Some progressives might be skeptical of the argument -- which I have made often -- that today's Republican Party is less and less trusted by Wall Street. After all, congressional Republicans slavishly service the financial industry on Capitol Hill, most recently by trying to gut the Dodd-Frank law and stop the Consumer Financial Protection Bureau from ever operating. 

But if you want see the degree to which the GOP and financial elites inhabit different planets, consider remarks that Governor Rick Perry made recently in Iowa about Federal Reserve chief Ben Bernanke:

If this guy prints more money between now and the election, I don't know what y'all would do to him in Iowa. I mean, printing more money to play politics at this particular time in American history is almost treacherous – or treasonous, in my opinion.

This is not Sarah Palin talking here. This is the longest serving governor in the United States and a man who has instantly become a leading contender for the GOP presidential nomination.

While there are plenty of problems with the Fed's policies, as well as with the TARP, the conventional wisdom on Wall Street is that Ben Bernanke -- a scholar of monetary policy -- helped avert another Great Depression through his ambitious use of federal powers. Many might also say that the Fed's continued activism has been the only thing staving off a double-dip recession. (Others point out, it should be noted, that the Fed could be doing much more.)
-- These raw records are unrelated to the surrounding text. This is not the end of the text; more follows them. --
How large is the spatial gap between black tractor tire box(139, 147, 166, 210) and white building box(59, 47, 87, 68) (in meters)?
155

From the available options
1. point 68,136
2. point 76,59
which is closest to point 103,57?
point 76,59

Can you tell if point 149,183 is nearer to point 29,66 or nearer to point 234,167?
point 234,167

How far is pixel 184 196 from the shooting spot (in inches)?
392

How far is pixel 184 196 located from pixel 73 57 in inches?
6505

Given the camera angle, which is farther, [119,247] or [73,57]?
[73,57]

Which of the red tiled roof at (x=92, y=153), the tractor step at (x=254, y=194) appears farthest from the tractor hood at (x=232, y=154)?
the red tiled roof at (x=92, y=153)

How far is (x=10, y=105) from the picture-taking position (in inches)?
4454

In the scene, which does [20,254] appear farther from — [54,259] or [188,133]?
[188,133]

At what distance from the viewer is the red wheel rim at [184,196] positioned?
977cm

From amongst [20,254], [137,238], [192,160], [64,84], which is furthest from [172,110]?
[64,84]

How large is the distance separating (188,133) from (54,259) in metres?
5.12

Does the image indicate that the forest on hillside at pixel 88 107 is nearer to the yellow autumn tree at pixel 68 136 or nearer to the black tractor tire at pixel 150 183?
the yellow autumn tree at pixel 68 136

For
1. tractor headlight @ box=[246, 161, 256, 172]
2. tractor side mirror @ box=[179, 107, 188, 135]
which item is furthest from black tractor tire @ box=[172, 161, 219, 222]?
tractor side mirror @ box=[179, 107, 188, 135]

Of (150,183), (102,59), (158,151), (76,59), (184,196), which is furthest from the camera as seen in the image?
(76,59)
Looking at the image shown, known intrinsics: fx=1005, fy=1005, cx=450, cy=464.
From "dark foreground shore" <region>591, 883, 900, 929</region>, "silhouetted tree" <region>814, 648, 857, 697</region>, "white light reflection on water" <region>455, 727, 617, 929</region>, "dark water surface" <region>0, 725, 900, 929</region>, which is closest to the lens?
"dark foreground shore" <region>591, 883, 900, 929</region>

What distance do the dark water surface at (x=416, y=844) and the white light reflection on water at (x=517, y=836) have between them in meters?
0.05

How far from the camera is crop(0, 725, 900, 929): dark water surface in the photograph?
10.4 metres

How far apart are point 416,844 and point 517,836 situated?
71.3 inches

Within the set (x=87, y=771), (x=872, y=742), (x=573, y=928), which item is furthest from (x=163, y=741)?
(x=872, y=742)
Yet to Perry, Bernanke is just some near-treasonous "guy" who is "printing money." In saying Bernanke is "playing politics," Perry also seems to forget that the Fed chief was appointed by Bush. (Another misstatement is that Bernanke would be treatly poorly in Texas. Just last year he gave a speech to the Dallas Regional Chamber of Commerce that was sold out, with 1,500 people in the audience.)

Now, of course, Rick Perry is not entirely the hick he's making himself out to be and, in fact, he largely supported the TARP in 2008. But the fact that he believes he needs to come out swinging as a populist -- Perry also recently trumpeted the fact that he graduated Texas A&M, not Yale -- tells you something about today's Republican Party.

Even the Bush crew looks pretty moderate compared to the Tea Party types now calling the shots. For instance, Bush's former top White House economist, Greg Mankiw, said last month about Bernanke that "he has worked tirelessly to shepherd the economy through the worst financial crisis since the Great Depression, and yet, for all his efforts, seems vastly underappreciated."

Try that view out on Planet Populism.

Perry is obviously seeking to distinguish himself from Romney, who made his fortune on Planet Elite. That strategy is likely to pay dividends during the primaries. But let's say that Perry wins the nomination, who is Planet Elite going to vote for: a candidate who is openly contemptuous of the kind of expert knowledge that Bernanke epitomizes, along with Ivy League credentials, and who won the nomination by taking down one of their own from the right? Or Barack Obama, with degrees from Columbia and Harvard and a centrist tendancy to bend over backwards to hear out Planet Elite?

My guess is that among the financial types voting for Obama over Perry would be some of the Texans who were sitting in the audience when Bernanke spoke in Dallas.